Without the pictures, set down every line of the data exactly.

*Extracted material:*
--*--

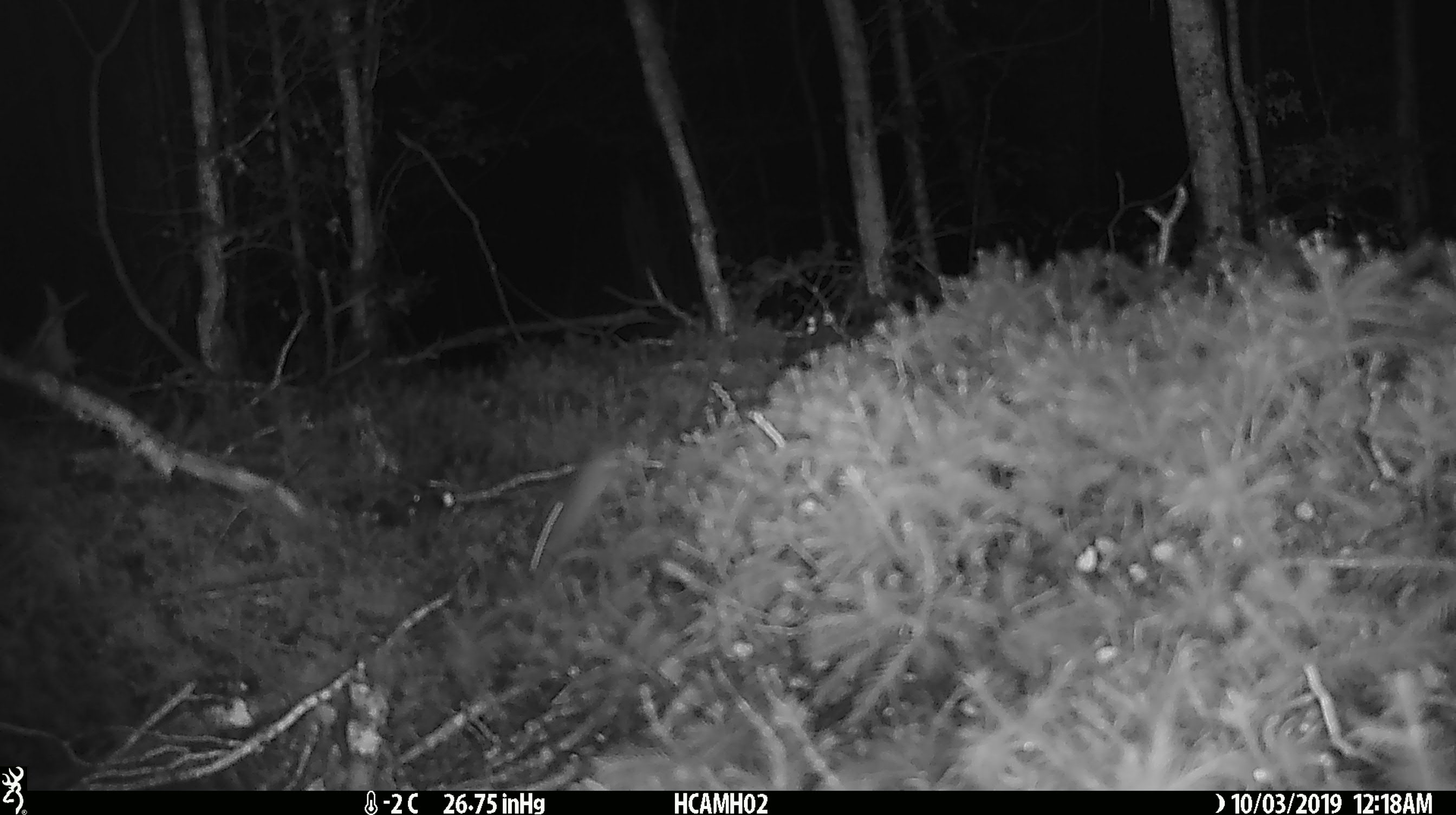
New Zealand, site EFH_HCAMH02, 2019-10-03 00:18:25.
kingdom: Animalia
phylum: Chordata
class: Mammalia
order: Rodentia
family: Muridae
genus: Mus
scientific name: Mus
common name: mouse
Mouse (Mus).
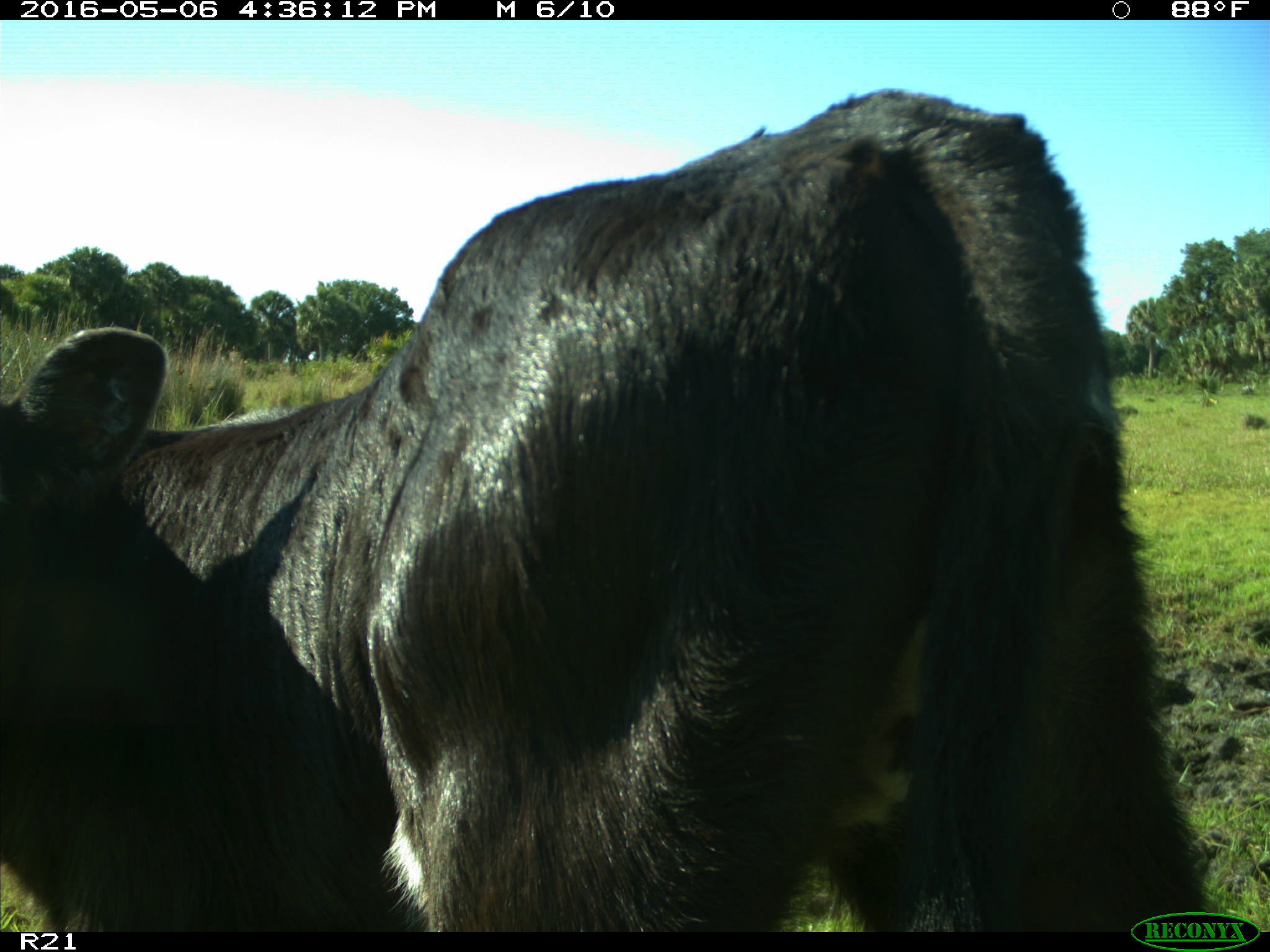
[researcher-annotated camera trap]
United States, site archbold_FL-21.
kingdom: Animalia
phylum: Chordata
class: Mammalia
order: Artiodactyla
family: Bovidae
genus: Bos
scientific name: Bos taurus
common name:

--*--

*Solution below:*
New Zealand, site EFH_HCAMH02, 2019-10-03 00:18:25.
kingdom: Animalia
phylum: Chordata
class: Mammalia
order: Rodentia
family: Muridae
genus: Mus
scientific name: Mus
common name: mouse
Mouse (Mus).
[researcher-annotated camera trap]
United States, site archbold_FL-21.
kingdom: Animalia
phylum: Chordata
class: Mammalia
order: Artiodactyla
family: Bovidae
genus: Bos
scientific name: Bos taurus
common name:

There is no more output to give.